◆ Problem to solve
Extend the cache simulator documentation, picking up right after its last line.

◆ Text section
DBG modes: Hot region → RRPV=0 (aggressive), others → decrement by 1
POPT_PRIMARY: Universal RRPV=0 (same as SRRIP/P-OPT)

P-OPT rereference matrix: All sim kernels build the P-OPT rereference matrix via makeOffsetMatrix() when CACHE_POLICY=POPT or CACHE_POLICY=ECG. The matrix is a 256-epoch × num_cache_lines compressed oracle.

POPT_CHARGED and ECG:*_CHARGED are experiment-runner labels, not direct CACHE_POLICY values. Use them through scripts/experiments/ecg/roi_matrix.py or scripts/experiments/ecg/final_paper_run.py. Charged rows reserve effective LLC data ways for current+next rereference matrix columns and report matrix streaming fields in CSV output. See ECG-Final-Runs.

CSR edge tracking: The PR, BFS, and PR_SPMV kernels track CSR edge list reads via SIM_CACHE_READ_EDGE(), providing realistic cache pressure from structure data alongside property data.

Output Format

Console Statistics

================================================================================
                           CACHE SIMULATION RESULTS                             
================================================================================
Configuration:
  L1 Cache: 32768 bytes, 8-way, 64-byte lines (64 sets)
  L2 Cache: 262144 bytes, 4-way, 64-byte lines (1024 sets)
  L3 Cache: 8388608 bytes, 16-way, 64-byte lines (8192 sets)
  Eviction Policy: LRU

Statistics by Level:
--------------------------------------------------------------------------------
  Level      Accesses         Hits       Misses    Hit Rate   Miss Rate
--------------------------------------------------------------------------------
     L1     ...              ...          ...       XX.XX%      XX.XX%
     L2     ...              ...          ...       XX.XX%      XX.XX%
     L3     ...              ...          ...       XX.XX%      XX.XX%
--------------------------------------------------------------------------------

Overall Statistics:
  Total Memory Accesses: ...
  Total Cache Hits:      ... (XX.XX% of memory)
  Memory Accesses (L3 Misses): ... (XX.XX%)

◆ Information supplied
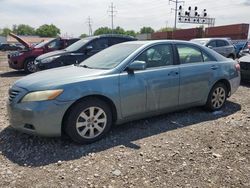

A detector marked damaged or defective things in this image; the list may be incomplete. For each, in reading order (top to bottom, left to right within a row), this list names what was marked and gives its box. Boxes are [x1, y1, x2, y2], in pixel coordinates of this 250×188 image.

damaged vehicle [8, 32, 79, 73]
damaged vehicle [7, 40, 240, 144]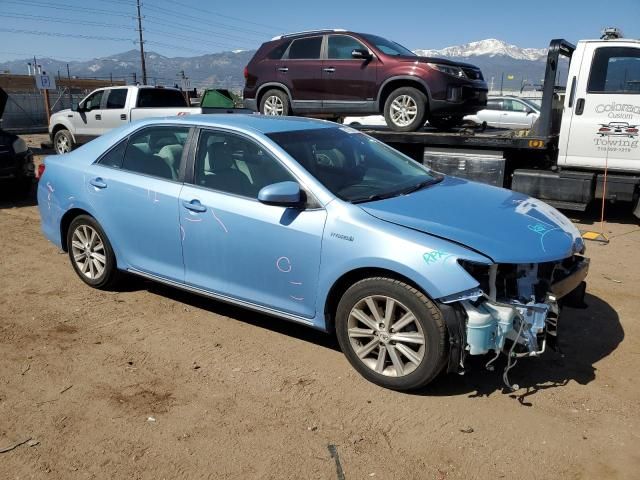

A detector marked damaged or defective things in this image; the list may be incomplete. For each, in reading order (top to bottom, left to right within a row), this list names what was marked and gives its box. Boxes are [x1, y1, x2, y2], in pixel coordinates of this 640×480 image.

damaged front bumper [438, 255, 588, 390]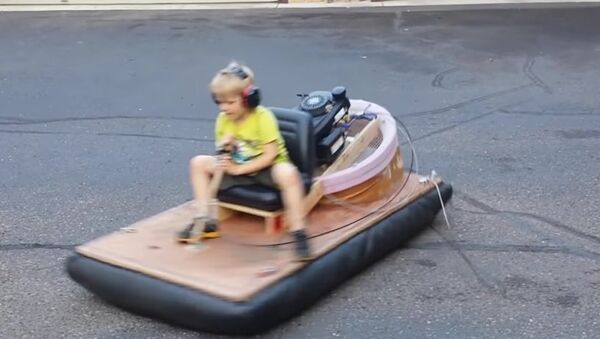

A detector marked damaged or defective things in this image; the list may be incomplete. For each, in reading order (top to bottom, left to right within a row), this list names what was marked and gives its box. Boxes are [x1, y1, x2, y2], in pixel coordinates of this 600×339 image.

crack in asphalt [520, 56, 552, 94]
crack in asphalt [400, 83, 532, 118]
crack in asphalt [454, 193, 600, 246]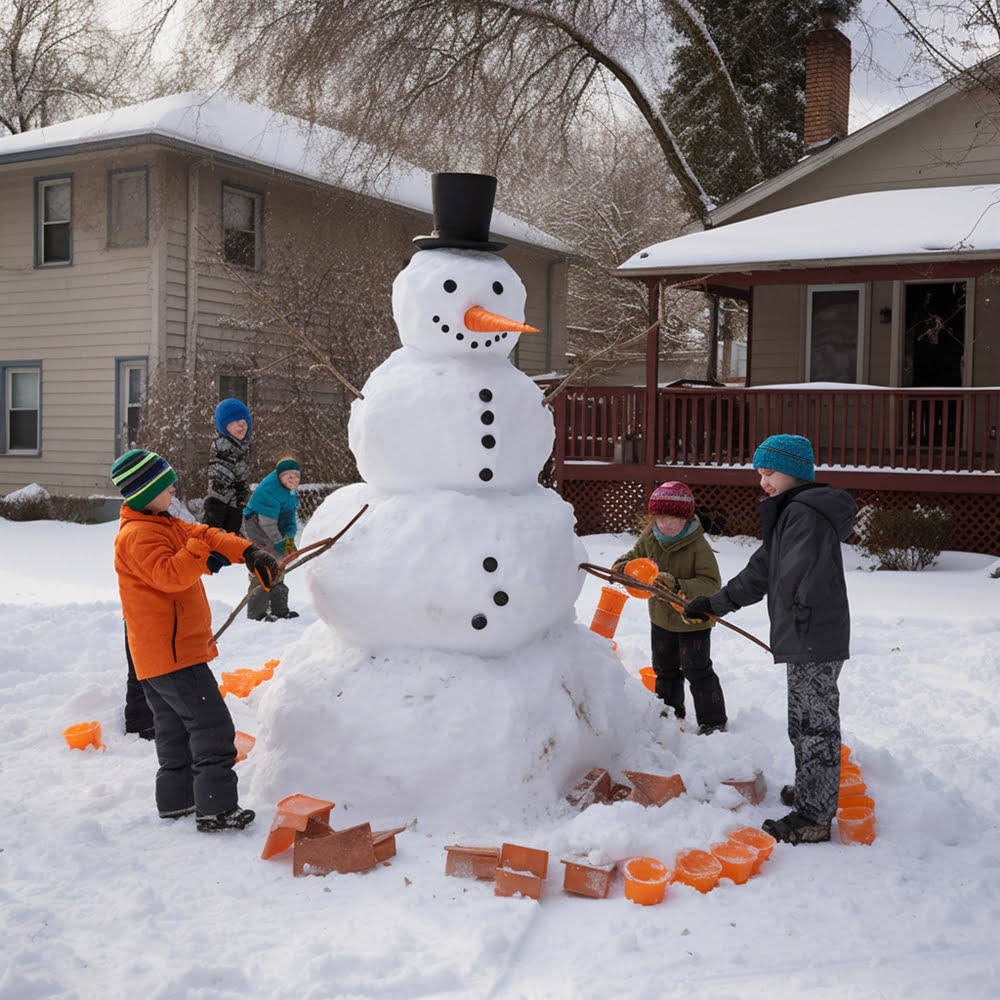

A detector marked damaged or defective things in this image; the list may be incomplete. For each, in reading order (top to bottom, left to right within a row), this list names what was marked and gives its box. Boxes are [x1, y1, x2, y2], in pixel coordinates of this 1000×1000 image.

broken brick piece [568, 768, 612, 808]
broken brick piece [620, 768, 684, 808]
broken brick piece [720, 772, 764, 804]
broken brick piece [448, 844, 504, 884]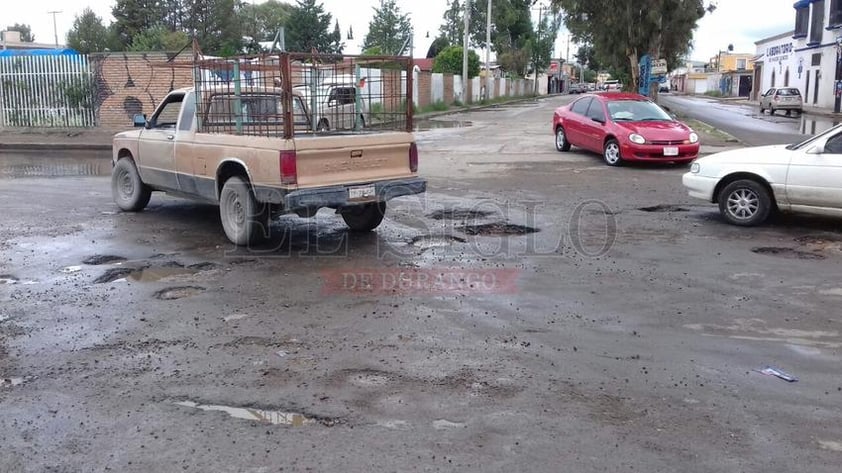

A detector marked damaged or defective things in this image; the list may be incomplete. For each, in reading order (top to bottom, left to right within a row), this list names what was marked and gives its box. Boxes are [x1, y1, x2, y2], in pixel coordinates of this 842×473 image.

water-filled pothole [174, 400, 338, 426]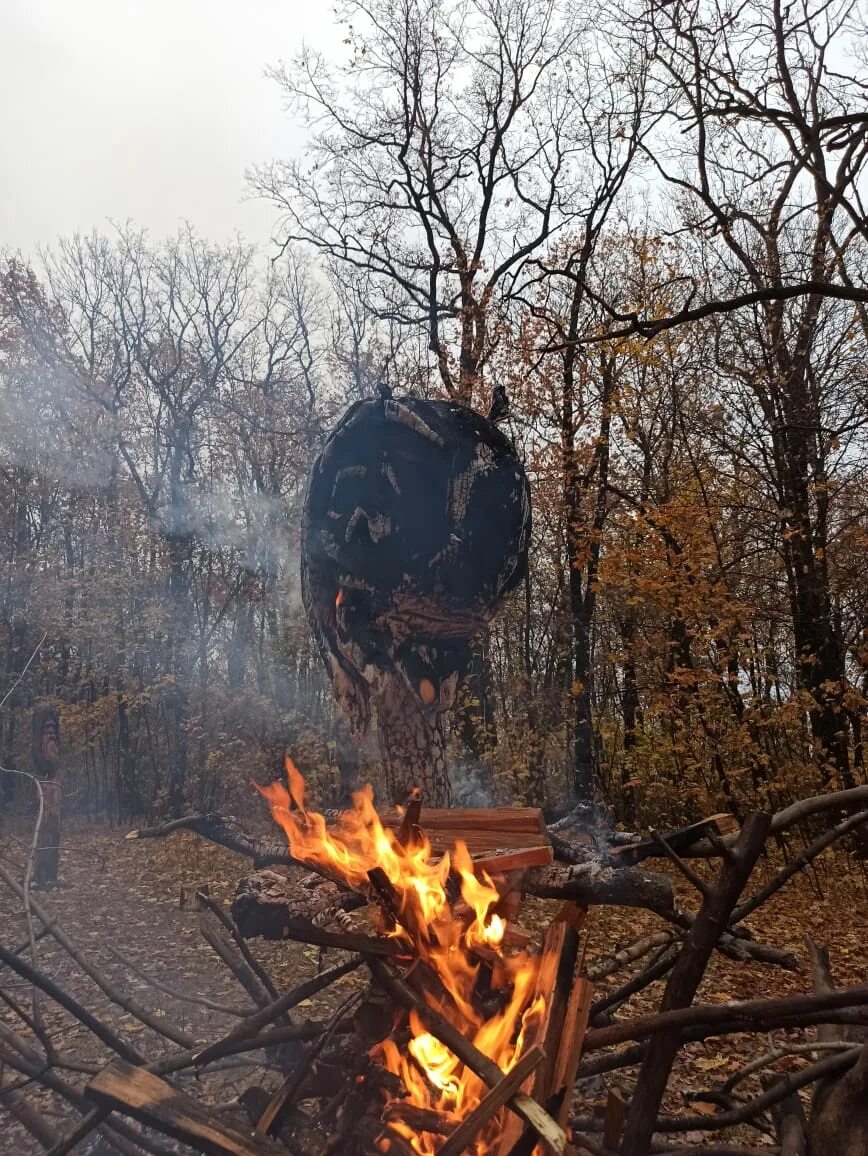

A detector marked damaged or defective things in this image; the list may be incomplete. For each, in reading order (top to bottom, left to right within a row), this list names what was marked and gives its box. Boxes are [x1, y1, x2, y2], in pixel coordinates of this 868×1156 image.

charred black balloon [302, 392, 532, 796]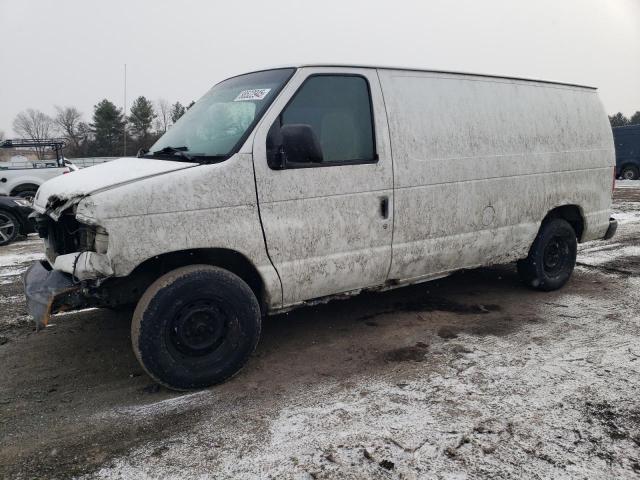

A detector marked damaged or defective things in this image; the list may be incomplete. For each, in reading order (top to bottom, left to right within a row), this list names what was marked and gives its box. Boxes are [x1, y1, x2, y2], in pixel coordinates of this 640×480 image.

damaged front bumper [24, 260, 84, 328]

◆ Answer to this problem
================================================================================

JSON Export

CACHE_OUTPUT_JSON=results.json ./bench/bin_sim/pr -g 15 -n 1

Output format:

{
  "total_accesses": ...,
  "memory_accesses": ...,
  "L1": {
    "size_bytes": 32768,
    "ways": 8,
    "sets": 64,
    "line_size": 64,
    "policy": "LRU",
    "hits": ...,
    "misses": ...,
    "hit_rate": ...,
    "evictions": ...,
    "writebacks": 0
  },
  "L2": {
    "size_bytes": 262144,
    "ways": 4,
    "sets": 1024,
    "line_size": 64,
    "policy": "LRU",
    "hits": ...,
    "misses": ...,
    "hit_rate": ...,
    "evictions": ...,
    "writebacks": 0
  },
  "L3": {
    "size_bytes": 8388608,
    "ways": 16,
    "sets": 8192,
    "line_size": 64,
    "policy": "LRU",
    "hits": ...,
    "misses": ...,
    "hit_rate": ...,
    "evictions": ...,
    "writebacks": 0
  }
}

Use Cases

1. Comparing Reordering Algorithms

Compare cache efficiency across different reorderings:

# Test ORIGINAL ordering
./bench/bin_sim/pr -f graph.mtx -o 0 -n 1

# Test RabbitOrder (uses csr variant by default)
./bench/bin_sim/pr -f graph.mtx -o 8 -n 1

# Test RabbitOrder with explicit boost variant
./bench/bin_sim/pr -f graph.mtx -o 8:boost -n 1

# Test GraphBrewOrder
./bench/bin_sim/pr -f graph.mtx -o 12 -n 1

2. Analyzing Cache Behavior

Study how cache sizes affect performance:

for size in 16384 32768 65536 131072; do
    CACHE_L1_SIZE=$size ./bench/bin_sim/bfs -g 18 -n 1
done

3. Perceptron Training Features

The cache simulator provides features for the ML-based algorithm selector. The unified experiment script automatically collects these:

# Run cache simulation as part of the full pipeline
python3 scripts/graphbrew_experiment.py --full --size small

# Or just the cache phase
python3 scripts/graphbrew_experiment.py --phase cache

Cache features are stored in results/cache_*.json and integrated into perceptron weights:

{
  "ALGORITHM_NAME": {
    "bias": ...,
    "w_modularity": ...,
    "cache_l1_impact": ...,
    "cache_l2_impact": ...,
    "cache_l3_impact": ...,
    "cache_dram_penalty": ...
  }
}

Run --phase cache on your graphs to generate actual cache impact values. See AdaptiveOrder-ML for the full weight schema.

The perceptron uses these weights to factor cache performance into algorithm selection.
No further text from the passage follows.